Usually, when a crisis flares, the chief concern of news organizations is getting their reporters and cameramen on the scene. But when the crackdown came in Poland, the Western press faced a different problem. Scores of journalists, including two TIME correspondents, were already inside the country, but they could not get their dispatches out except by subterfuge. Said Los Angeles Times Managing Editor William Thomas: "We've never seen such a complete clampdown on all avenues of information." Added New York Times Foreign News Editor Robert Semple Jr.: "Even in Iran you could always find a telex somewhere. You at least had two-way communications."

Editors lost direct contact with their correspondents last Monday, when the last telex lines were shut down. By that time, telephone communication had been cut off and journalists summoned to Warsaw for reaccreditation. They were told to stay within city limits and not take pictures on the streets.

But if Poland's generals hoped to seal off the country from the outside world, they underestimated the determination of Western journalists. Dispatches and film continued to trickle out of the country, smuggled by departing tourists, sympathetic Poles and the occasional journalist whose visa had expired. The risks were high. Automobile border checks were rigorous; outgoing rail passengers ran a gauntlet of Polish and East German interrogation and baggage checks. Film, camera equipment and video cassettes were confiscated. Anyone suspected of trying to leave with written reports or pictures was threatened with jail.

One of the first to make it through was Sygma Photographer Henri Bureau, 41, who was on assignment for TIME. He had photographed Solidarity's last meeting at the Lenin Shipyard in Gdansk just before martial law was imposed, then made his way back to Warsaw, taking pictures of troop movements through the window of his car. Leaving all his equipment behind, Bureau stuffed 30 rolls of film in his snow boots and rode an unheated train in subzero weather to Berlin with L'Express Correspondent Jacques Renard. Said Bureau: "The East Germans searched everything.

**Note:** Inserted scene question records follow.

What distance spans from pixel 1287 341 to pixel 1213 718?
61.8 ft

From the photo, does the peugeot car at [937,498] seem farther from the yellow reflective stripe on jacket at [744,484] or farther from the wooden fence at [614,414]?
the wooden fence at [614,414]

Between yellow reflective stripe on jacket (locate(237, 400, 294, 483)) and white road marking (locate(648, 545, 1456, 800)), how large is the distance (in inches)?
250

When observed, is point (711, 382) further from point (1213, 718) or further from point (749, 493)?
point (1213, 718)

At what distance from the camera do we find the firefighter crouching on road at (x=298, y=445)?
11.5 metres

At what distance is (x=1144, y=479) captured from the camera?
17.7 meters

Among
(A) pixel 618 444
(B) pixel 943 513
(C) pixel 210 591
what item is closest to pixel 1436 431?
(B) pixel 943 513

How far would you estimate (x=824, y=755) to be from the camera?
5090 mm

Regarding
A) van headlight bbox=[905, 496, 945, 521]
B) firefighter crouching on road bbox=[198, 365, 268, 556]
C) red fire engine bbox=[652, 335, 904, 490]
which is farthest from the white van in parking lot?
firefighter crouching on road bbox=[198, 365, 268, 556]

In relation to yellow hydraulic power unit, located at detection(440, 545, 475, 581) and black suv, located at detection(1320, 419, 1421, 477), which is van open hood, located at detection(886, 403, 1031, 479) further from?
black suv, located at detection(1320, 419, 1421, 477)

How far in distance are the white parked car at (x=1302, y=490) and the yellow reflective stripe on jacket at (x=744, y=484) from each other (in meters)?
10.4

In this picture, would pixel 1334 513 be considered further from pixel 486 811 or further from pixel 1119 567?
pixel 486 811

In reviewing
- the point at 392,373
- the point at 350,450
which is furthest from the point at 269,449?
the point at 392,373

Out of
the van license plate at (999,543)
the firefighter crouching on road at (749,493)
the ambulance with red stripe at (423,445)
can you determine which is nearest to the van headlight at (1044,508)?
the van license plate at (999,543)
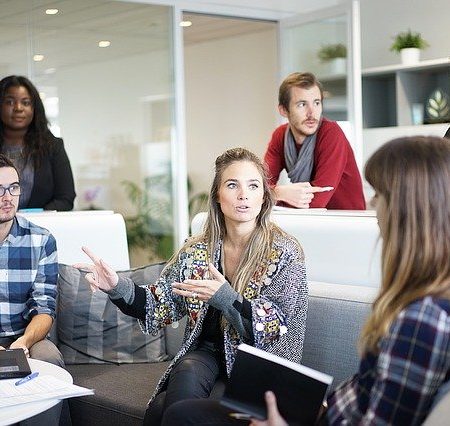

They looked under seats with flashlights and brought in ladders to go over the overhead compartments. Then they checked us one by one." The Solidarity leaflets Renard was carrying were confiscated, but he and Bureau were not detained. After arriving in East Berlin, they promptly flew to Paris.

Other journalists successfully hid rolls of film in their pants, sewed video cassettes into the lining of coats, and photographed notes for easier concealment. Mark Phillips, 33, a London-based correspondent for the Canadian Broadcasting Corp., smuggled out a videotape containing reports from CBC, CBS, NBC and BBC in the third interior compartment of a zipper bag. At one point, he said, an East German guard was "one zip away" from the tape when Phillips distracted him.